A decade after airlines rushed to ditch first-class cabins in favour of new upgraded business-class suites , first is back in style. British Airways will soon unveil a new first-class suite on its Airbus A380 superjumbos and is creating new teams of dedicated first-class cabin crew. Emirates is spiffing up the first-class cabins on its A380s, which offer showers.

The seats are better upholstered and there are new pyjamas and slippers. Qantas has unveiled one of the most elegantly understated first-class cabins in the world. Etihad, the Abu Dhabi flag carrier, has resumed flying its A380, which offers the Residence, a 12-square-meter-room micro apartment with a lounge area, bathroom with shower, and double bed in the nose.

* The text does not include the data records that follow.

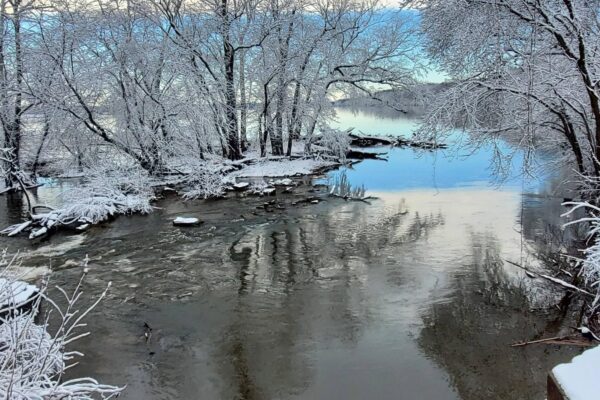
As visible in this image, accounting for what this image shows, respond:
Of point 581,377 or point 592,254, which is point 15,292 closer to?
point 581,377

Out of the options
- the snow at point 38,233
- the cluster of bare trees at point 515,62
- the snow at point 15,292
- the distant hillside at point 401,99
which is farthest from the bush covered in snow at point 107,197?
the distant hillside at point 401,99

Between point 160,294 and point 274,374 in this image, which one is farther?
point 160,294

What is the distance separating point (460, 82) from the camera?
10.4 meters

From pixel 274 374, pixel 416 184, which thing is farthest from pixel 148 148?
pixel 274 374

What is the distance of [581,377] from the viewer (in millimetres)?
2863

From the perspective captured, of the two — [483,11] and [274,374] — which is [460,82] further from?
[274,374]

Yours for $10,700 for one passenger, or $17,600 for two, from London to Abu Dhabi (the airline no longer flies the A380 to Australia). Singapore Airlines offers double beds in its Suites class on its A380s. But one carrier outshines them all.

Qantas. The Australian flag carrier has unveiled the most exclusive, stylish and hi-tech airline cabin anywhere outside a private jet. At the Airbus factory in Toulouse, we got a sneak peek at the cabin that will be installed on Qantas’s ultra-long-haul Airbus A350 jets, which will soon start flying 21 hours non-stop from London and New York to Sydney and Melbourne.

There are six large enclosed suites, arranged in a 1-1-1 formation across the front of two rows of seats in the four-class jet. Each comes with a 0.6 metr.